Kathy Boudin, the mother of San Francisco District Attorney Chesa Boudin, a formerly incarcerated advocate of prison reform and an alumna of the radical 1960s militant group The Weather Underground, died Sunday after a multi-year battle with cancer. She was 78 years old.
Chesa Boudin has often cited the story of her incarceration, along with that of his father and his mother’s life partner, David Gilbert, as a key influence on his view of the criminal justice system as a progressive prosecutor.
After prison, Kathy Boudin went on to earn a Ph.D., becoming the co-director and co-founder of Columbia University’s Center for Justice. She reunited with Gilbert when he was released on parole last November after former Gov. Andrew Cuomo granted him clemency.
“My mom fought cancer for seven years in her unshakably optimistic and courageous way,” Chesa Boudin said in a statement provided to Columbia University and obtained by The Standard. “She made it long enough to meet her grandson, and welcome my father home from prison after 40 years. She always ended phone calls with a laugh, a habit acquired during the 22 years of her incarceration, when she wanted to leave every person she spoke with, especially me, with joy and hope. She lived redemption, constantly finding ways to give back to those around her.”
Kathy Boudin and Gilbert were incarcerated for murder and robbery after they took part in a botched heist of a Brink’s armored truck in 1981 in New York that ultimately left two police officers and a security guard dead. The pair participated in the heist as an unarmed driver and passenger, but both were charged and convicted under New York’s felony murder law. Chesa Boudin, who is facing a June recall election, was 14 months old at the time of the killings. Kathy Boudin served 22 years in prison and was released on parole in 2003.
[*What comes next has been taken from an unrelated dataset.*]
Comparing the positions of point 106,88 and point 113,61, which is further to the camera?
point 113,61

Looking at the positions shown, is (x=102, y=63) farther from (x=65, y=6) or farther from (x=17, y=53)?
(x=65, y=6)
During a parole hearing that year, Kathy Boudin expressed remorse for her role in the deadly incident.
”There are people, good and well-intentioned people, who think that I would take some consolation from the fact that I didn’t personally kill anybody, but I don’t feel that way,” she said. ”I feel I am responsible, because I felt the robbery was a right thing to do and because I was involved in the escape, and I feel it makes me responsible for everything that happened from it.”
While in prison, Kathy Boudin completed a master’s degree in adult education and advocated for the reunification of imprisoned women with their children. She also worked on HIV/AIDS advocacy, taught literacy programs and fought for the return of college programming to Bedford Hills Correctional Facility, where she was incarcerated.
After leaving prison, Kathy Boudin worked at St. Luke’s HIV/AIDs Center on programming for women. Her work at Columbia focused on reforming the criminal justice system as well as identifying the causes and consequences of mass incarceration.
Born in 1943, Kathy Boudin was the daughter of civil right attorney Leonard Boudin and poet Jean Boudin. Activist Angela Davis counted her amongst her “oldest friends.”
“We’ve known each other since high school, and we’ve done work against the prison industrial complex for the last 20-some years since Kathy herself was released from prison,” Davis said in a statement.
“She was a mother and fearless leader in the global movement for justice reform, social equality and re-enfranchisement,” Jarrell E. Daniels, a staff member at Columbia’s Center for Justice and formerly incarcerated, said in a statement. “For so many of us, Kathy was a legend that defied odds and broke through the boundaries. She will never be forgotten.”
Kathy Boudin is survived by Gilbert, her sons Zayd and Malik Dohrn, Chesa Boudin, grandson Aiden Block Boudin, daughter-in-law Valerie Block and brother Michael Boudin.